Data listing start

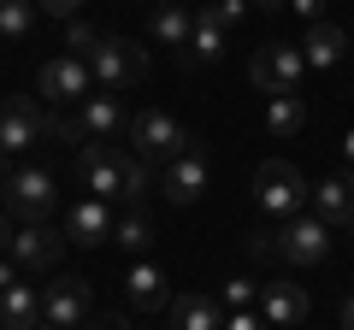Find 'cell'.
Wrapping results in <instances>:
<instances>
[{
    "mask_svg": "<svg viewBox=\"0 0 354 330\" xmlns=\"http://www.w3.org/2000/svg\"><path fill=\"white\" fill-rule=\"evenodd\" d=\"M77 177H83V189L95 195V201H124V206H142L148 201V165L136 159V153H118L106 148V142H83L77 148Z\"/></svg>",
    "mask_w": 354,
    "mask_h": 330,
    "instance_id": "obj_1",
    "label": "cell"
},
{
    "mask_svg": "<svg viewBox=\"0 0 354 330\" xmlns=\"http://www.w3.org/2000/svg\"><path fill=\"white\" fill-rule=\"evenodd\" d=\"M124 142H130V153H136L142 165H171V159H183V153L195 148L201 136H189V130L177 124L171 113H160V106H148V113H130V130H124Z\"/></svg>",
    "mask_w": 354,
    "mask_h": 330,
    "instance_id": "obj_2",
    "label": "cell"
},
{
    "mask_svg": "<svg viewBox=\"0 0 354 330\" xmlns=\"http://www.w3.org/2000/svg\"><path fill=\"white\" fill-rule=\"evenodd\" d=\"M0 206L18 224H48V213L59 206V177H53L48 165H24V171H12V177L0 183Z\"/></svg>",
    "mask_w": 354,
    "mask_h": 330,
    "instance_id": "obj_3",
    "label": "cell"
},
{
    "mask_svg": "<svg viewBox=\"0 0 354 330\" xmlns=\"http://www.w3.org/2000/svg\"><path fill=\"white\" fill-rule=\"evenodd\" d=\"M313 201V183L295 171L290 159H266L254 171V206L266 218H301V206Z\"/></svg>",
    "mask_w": 354,
    "mask_h": 330,
    "instance_id": "obj_4",
    "label": "cell"
},
{
    "mask_svg": "<svg viewBox=\"0 0 354 330\" xmlns=\"http://www.w3.org/2000/svg\"><path fill=\"white\" fill-rule=\"evenodd\" d=\"M83 59H88V71H95V83H101L106 95H118V89H136L142 77H148V53H142L130 36H101L95 48L83 53Z\"/></svg>",
    "mask_w": 354,
    "mask_h": 330,
    "instance_id": "obj_5",
    "label": "cell"
},
{
    "mask_svg": "<svg viewBox=\"0 0 354 330\" xmlns=\"http://www.w3.org/2000/svg\"><path fill=\"white\" fill-rule=\"evenodd\" d=\"M301 71H307V53L295 48V41H266V48L254 53V65H248V83L260 95H295Z\"/></svg>",
    "mask_w": 354,
    "mask_h": 330,
    "instance_id": "obj_6",
    "label": "cell"
},
{
    "mask_svg": "<svg viewBox=\"0 0 354 330\" xmlns=\"http://www.w3.org/2000/svg\"><path fill=\"white\" fill-rule=\"evenodd\" d=\"M88 89H95V71H88L83 53H59V59L41 65V95H48L53 106H83Z\"/></svg>",
    "mask_w": 354,
    "mask_h": 330,
    "instance_id": "obj_7",
    "label": "cell"
},
{
    "mask_svg": "<svg viewBox=\"0 0 354 330\" xmlns=\"http://www.w3.org/2000/svg\"><path fill=\"white\" fill-rule=\"evenodd\" d=\"M325 254H330V224H325V218H313V213L283 218V230H278V260H290V266H319Z\"/></svg>",
    "mask_w": 354,
    "mask_h": 330,
    "instance_id": "obj_8",
    "label": "cell"
},
{
    "mask_svg": "<svg viewBox=\"0 0 354 330\" xmlns=\"http://www.w3.org/2000/svg\"><path fill=\"white\" fill-rule=\"evenodd\" d=\"M41 136H48V113L36 101H24V95L0 101V153H30Z\"/></svg>",
    "mask_w": 354,
    "mask_h": 330,
    "instance_id": "obj_9",
    "label": "cell"
},
{
    "mask_svg": "<svg viewBox=\"0 0 354 330\" xmlns=\"http://www.w3.org/2000/svg\"><path fill=\"white\" fill-rule=\"evenodd\" d=\"M6 254H12V266H24V271H53L59 254H65V236L48 230V224H18Z\"/></svg>",
    "mask_w": 354,
    "mask_h": 330,
    "instance_id": "obj_10",
    "label": "cell"
},
{
    "mask_svg": "<svg viewBox=\"0 0 354 330\" xmlns=\"http://www.w3.org/2000/svg\"><path fill=\"white\" fill-rule=\"evenodd\" d=\"M88 318V283L83 278H59L48 283V295H41V324L53 330H77Z\"/></svg>",
    "mask_w": 354,
    "mask_h": 330,
    "instance_id": "obj_11",
    "label": "cell"
},
{
    "mask_svg": "<svg viewBox=\"0 0 354 330\" xmlns=\"http://www.w3.org/2000/svg\"><path fill=\"white\" fill-rule=\"evenodd\" d=\"M77 124H83L88 142H113L130 130V113H124V95H88L83 106H77Z\"/></svg>",
    "mask_w": 354,
    "mask_h": 330,
    "instance_id": "obj_12",
    "label": "cell"
},
{
    "mask_svg": "<svg viewBox=\"0 0 354 330\" xmlns=\"http://www.w3.org/2000/svg\"><path fill=\"white\" fill-rule=\"evenodd\" d=\"M201 189H207V159H201V148H189L183 159H171L160 171V195L171 206H189V201H201Z\"/></svg>",
    "mask_w": 354,
    "mask_h": 330,
    "instance_id": "obj_13",
    "label": "cell"
},
{
    "mask_svg": "<svg viewBox=\"0 0 354 330\" xmlns=\"http://www.w3.org/2000/svg\"><path fill=\"white\" fill-rule=\"evenodd\" d=\"M260 307H266V324L272 330H290V324H301L307 318V289L301 283H290V278H278V283H260Z\"/></svg>",
    "mask_w": 354,
    "mask_h": 330,
    "instance_id": "obj_14",
    "label": "cell"
},
{
    "mask_svg": "<svg viewBox=\"0 0 354 330\" xmlns=\"http://www.w3.org/2000/svg\"><path fill=\"white\" fill-rule=\"evenodd\" d=\"M118 218L106 213V201H95V195H83V201L71 206V218H65V242H77V248H101L106 236H113Z\"/></svg>",
    "mask_w": 354,
    "mask_h": 330,
    "instance_id": "obj_15",
    "label": "cell"
},
{
    "mask_svg": "<svg viewBox=\"0 0 354 330\" xmlns=\"http://www.w3.org/2000/svg\"><path fill=\"white\" fill-rule=\"evenodd\" d=\"M313 218H325L330 230H348L354 224V171H342V177H325L313 189Z\"/></svg>",
    "mask_w": 354,
    "mask_h": 330,
    "instance_id": "obj_16",
    "label": "cell"
},
{
    "mask_svg": "<svg viewBox=\"0 0 354 330\" xmlns=\"http://www.w3.org/2000/svg\"><path fill=\"white\" fill-rule=\"evenodd\" d=\"M189 30H195V12L183 6V0H160V6L148 12L153 48H189Z\"/></svg>",
    "mask_w": 354,
    "mask_h": 330,
    "instance_id": "obj_17",
    "label": "cell"
},
{
    "mask_svg": "<svg viewBox=\"0 0 354 330\" xmlns=\"http://www.w3.org/2000/svg\"><path fill=\"white\" fill-rule=\"evenodd\" d=\"M124 289H130V301H136L142 313H160V307H171V283H165V271L148 266V260H136V266H130Z\"/></svg>",
    "mask_w": 354,
    "mask_h": 330,
    "instance_id": "obj_18",
    "label": "cell"
},
{
    "mask_svg": "<svg viewBox=\"0 0 354 330\" xmlns=\"http://www.w3.org/2000/svg\"><path fill=\"white\" fill-rule=\"evenodd\" d=\"M171 330H225L218 295H177L171 301Z\"/></svg>",
    "mask_w": 354,
    "mask_h": 330,
    "instance_id": "obj_19",
    "label": "cell"
},
{
    "mask_svg": "<svg viewBox=\"0 0 354 330\" xmlns=\"http://www.w3.org/2000/svg\"><path fill=\"white\" fill-rule=\"evenodd\" d=\"M342 48H348L342 24H325V18H319V24L307 30V41H301V53H307L313 71H337V65H342Z\"/></svg>",
    "mask_w": 354,
    "mask_h": 330,
    "instance_id": "obj_20",
    "label": "cell"
},
{
    "mask_svg": "<svg viewBox=\"0 0 354 330\" xmlns=\"http://www.w3.org/2000/svg\"><path fill=\"white\" fill-rule=\"evenodd\" d=\"M0 324H6V330H36L41 324V295L30 289V283L0 289Z\"/></svg>",
    "mask_w": 354,
    "mask_h": 330,
    "instance_id": "obj_21",
    "label": "cell"
},
{
    "mask_svg": "<svg viewBox=\"0 0 354 330\" xmlns=\"http://www.w3.org/2000/svg\"><path fill=\"white\" fill-rule=\"evenodd\" d=\"M183 59H201V65H213V59H225V24H218L213 12H195V30H189V48H183Z\"/></svg>",
    "mask_w": 354,
    "mask_h": 330,
    "instance_id": "obj_22",
    "label": "cell"
},
{
    "mask_svg": "<svg viewBox=\"0 0 354 330\" xmlns=\"http://www.w3.org/2000/svg\"><path fill=\"white\" fill-rule=\"evenodd\" d=\"M301 124H307L301 95H266V130H272V136H283V142H290Z\"/></svg>",
    "mask_w": 354,
    "mask_h": 330,
    "instance_id": "obj_23",
    "label": "cell"
},
{
    "mask_svg": "<svg viewBox=\"0 0 354 330\" xmlns=\"http://www.w3.org/2000/svg\"><path fill=\"white\" fill-rule=\"evenodd\" d=\"M113 242L124 248V254H148V248H153V224H148V213H142V206H124V218L113 224Z\"/></svg>",
    "mask_w": 354,
    "mask_h": 330,
    "instance_id": "obj_24",
    "label": "cell"
},
{
    "mask_svg": "<svg viewBox=\"0 0 354 330\" xmlns=\"http://www.w3.org/2000/svg\"><path fill=\"white\" fill-rule=\"evenodd\" d=\"M36 18H41L36 0H0V41H24L36 30Z\"/></svg>",
    "mask_w": 354,
    "mask_h": 330,
    "instance_id": "obj_25",
    "label": "cell"
},
{
    "mask_svg": "<svg viewBox=\"0 0 354 330\" xmlns=\"http://www.w3.org/2000/svg\"><path fill=\"white\" fill-rule=\"evenodd\" d=\"M254 295H260V283H248V278H230L225 289H218V307H225V313H242V307H248Z\"/></svg>",
    "mask_w": 354,
    "mask_h": 330,
    "instance_id": "obj_26",
    "label": "cell"
},
{
    "mask_svg": "<svg viewBox=\"0 0 354 330\" xmlns=\"http://www.w3.org/2000/svg\"><path fill=\"white\" fill-rule=\"evenodd\" d=\"M95 41H101V30L88 24V18H71V24H65V48H71V53H88Z\"/></svg>",
    "mask_w": 354,
    "mask_h": 330,
    "instance_id": "obj_27",
    "label": "cell"
},
{
    "mask_svg": "<svg viewBox=\"0 0 354 330\" xmlns=\"http://www.w3.org/2000/svg\"><path fill=\"white\" fill-rule=\"evenodd\" d=\"M207 12L230 30V24H242V18H248V0H207Z\"/></svg>",
    "mask_w": 354,
    "mask_h": 330,
    "instance_id": "obj_28",
    "label": "cell"
},
{
    "mask_svg": "<svg viewBox=\"0 0 354 330\" xmlns=\"http://www.w3.org/2000/svg\"><path fill=\"white\" fill-rule=\"evenodd\" d=\"M225 330H272V324H266V313H248L242 307V313H225Z\"/></svg>",
    "mask_w": 354,
    "mask_h": 330,
    "instance_id": "obj_29",
    "label": "cell"
},
{
    "mask_svg": "<svg viewBox=\"0 0 354 330\" xmlns=\"http://www.w3.org/2000/svg\"><path fill=\"white\" fill-rule=\"evenodd\" d=\"M36 6H41L48 18H65V24H71V18L83 12V0H36Z\"/></svg>",
    "mask_w": 354,
    "mask_h": 330,
    "instance_id": "obj_30",
    "label": "cell"
},
{
    "mask_svg": "<svg viewBox=\"0 0 354 330\" xmlns=\"http://www.w3.org/2000/svg\"><path fill=\"white\" fill-rule=\"evenodd\" d=\"M88 330H130V318H124V313H106V318H95Z\"/></svg>",
    "mask_w": 354,
    "mask_h": 330,
    "instance_id": "obj_31",
    "label": "cell"
},
{
    "mask_svg": "<svg viewBox=\"0 0 354 330\" xmlns=\"http://www.w3.org/2000/svg\"><path fill=\"white\" fill-rule=\"evenodd\" d=\"M295 18H307V24H319V0H290Z\"/></svg>",
    "mask_w": 354,
    "mask_h": 330,
    "instance_id": "obj_32",
    "label": "cell"
},
{
    "mask_svg": "<svg viewBox=\"0 0 354 330\" xmlns=\"http://www.w3.org/2000/svg\"><path fill=\"white\" fill-rule=\"evenodd\" d=\"M6 248H12V218L0 213V260H6Z\"/></svg>",
    "mask_w": 354,
    "mask_h": 330,
    "instance_id": "obj_33",
    "label": "cell"
},
{
    "mask_svg": "<svg viewBox=\"0 0 354 330\" xmlns=\"http://www.w3.org/2000/svg\"><path fill=\"white\" fill-rule=\"evenodd\" d=\"M18 283V271H12V260H0V289H12Z\"/></svg>",
    "mask_w": 354,
    "mask_h": 330,
    "instance_id": "obj_34",
    "label": "cell"
},
{
    "mask_svg": "<svg viewBox=\"0 0 354 330\" xmlns=\"http://www.w3.org/2000/svg\"><path fill=\"white\" fill-rule=\"evenodd\" d=\"M342 159L354 165V130H342Z\"/></svg>",
    "mask_w": 354,
    "mask_h": 330,
    "instance_id": "obj_35",
    "label": "cell"
},
{
    "mask_svg": "<svg viewBox=\"0 0 354 330\" xmlns=\"http://www.w3.org/2000/svg\"><path fill=\"white\" fill-rule=\"evenodd\" d=\"M342 330H354V295L342 301Z\"/></svg>",
    "mask_w": 354,
    "mask_h": 330,
    "instance_id": "obj_36",
    "label": "cell"
},
{
    "mask_svg": "<svg viewBox=\"0 0 354 330\" xmlns=\"http://www.w3.org/2000/svg\"><path fill=\"white\" fill-rule=\"evenodd\" d=\"M254 6H266V12H278V6H290V0H254Z\"/></svg>",
    "mask_w": 354,
    "mask_h": 330,
    "instance_id": "obj_37",
    "label": "cell"
},
{
    "mask_svg": "<svg viewBox=\"0 0 354 330\" xmlns=\"http://www.w3.org/2000/svg\"><path fill=\"white\" fill-rule=\"evenodd\" d=\"M348 242H354V224H348Z\"/></svg>",
    "mask_w": 354,
    "mask_h": 330,
    "instance_id": "obj_38",
    "label": "cell"
},
{
    "mask_svg": "<svg viewBox=\"0 0 354 330\" xmlns=\"http://www.w3.org/2000/svg\"><path fill=\"white\" fill-rule=\"evenodd\" d=\"M36 330H53V324H36Z\"/></svg>",
    "mask_w": 354,
    "mask_h": 330,
    "instance_id": "obj_39",
    "label": "cell"
},
{
    "mask_svg": "<svg viewBox=\"0 0 354 330\" xmlns=\"http://www.w3.org/2000/svg\"><path fill=\"white\" fill-rule=\"evenodd\" d=\"M148 6H153V0H148Z\"/></svg>",
    "mask_w": 354,
    "mask_h": 330,
    "instance_id": "obj_40",
    "label": "cell"
}]
</instances>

Data listing end

Write out the items word for word, covering the stretch from their start through the line that contains "177H83V189L95 195V201H124V206H142L148 201V165L136", with both ends included. Leave the pictures out of your answer.

Find 'cell'.
Wrapping results in <instances>:
<instances>
[{
    "mask_svg": "<svg viewBox=\"0 0 354 330\" xmlns=\"http://www.w3.org/2000/svg\"><path fill=\"white\" fill-rule=\"evenodd\" d=\"M77 177H83V189L95 195V201H124V206H142L148 201V165L136 159V153H118L106 148V142H83L77 148Z\"/></svg>",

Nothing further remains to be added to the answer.